Verificamos que, no mesmo espaço de uma semana, o município de Sernancelhe, em colaboração com as juntas de freguesia do concelho, está AINDA a distribuir máscaras de protecção individual à população local; Mangualde instalou duas tendas nos acessos às unidades de saúde familiar de Mangualde e Terras de Azurara para melhor comodidade dos utentes durante o período de espera e de acesso aos serviços; Cinfães está a comparticipar a administração da vacina da gripe aos cidadãos com 65 ou mais anos de idade e aos grupos de risco; e Tondela anunciou apoios para o pagamento de rendas mensais de estabelecimentos comerciais, serviços e retalho.
Se alargamos o âmbito à escala nacional, e ainda em relação aos apoios específicos para o sector da restauração, vemos Matosinhos a criar um serviço de entrega de refeições ao domicílio, sem custos para o consumidor, para vigorar nos fins-de-semana de recolher obrigatório, Vila Real a abdicar da festa de passagem de ano e a direcionar essa verba para o comércio e restauração, bem como a proceder à distribuição de mil recipientes de alumínio a cada um dos cerca de 50 restaurantes do concelho para serem usados no serviço de ‘take-away’, e Paredes a disponibilizar os serviços de take-away e entregas ao domicílio em aplicação móvel.
Sim, tudo isto se materializou durante a mesma semana, de 13 de Novembro até hoje.
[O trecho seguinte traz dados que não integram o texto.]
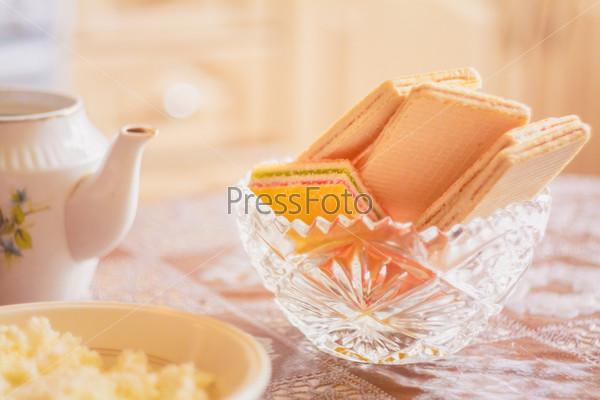 Вафли на столе
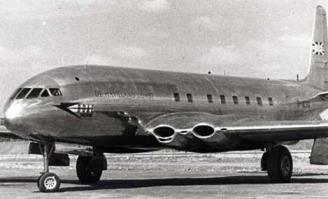 Prototipo del De Havilland Comet en uno de sus primeros vuelos. Obsérvese la colocación axial de los turborreactores y las ventanillas rectangulares, que provocaban la fatiga estructural del fuselaje y fueron sustituidas en el Comet 4 por otras circulares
Podemos questionar se a autarquia de Viseu não tem tantos meios à sua disposição como as câmaras de Nelas, Matosinhos, Paredes ou Vila Real. Ou se os autarcas destas localidades estão a favor ou contra o pacote de apoios do governo à restauração. A verdade é que, estando a favor ou contra, colocaram as mãos na massa e tiraram o máximo daqueles dois verbos do primeiro parágrafo, “adaptar” e “reinventar”. Por cá, ainda se continua a conjugar o verbo “ressabiar”… E se não fosse a proliferação de máscaras na rua, ainda se poderia pensar que a pandemia nunca tinha cá chegado.
Em tempo de guerra, as decisões terão necessariamente de ser rápidas, no sentido de ajudar quem mais necessita e não protelar o seu sofrimento. Para a autarquia de Viseu, que apregoa a sua saúde financeira aos quatro ventos, uma semana não bastou para se pensar numa forma de ajudar os proprietários de restaurantes a atenuar os seus prejuízos. Nem um rasgo da equipa que concebeu e executou de forma magistral (segundo eles) o Cubo Mágico, o epítome da criatividade. Enfim, bastava irem à janela, olharem em frente e verem… a praça de táxis.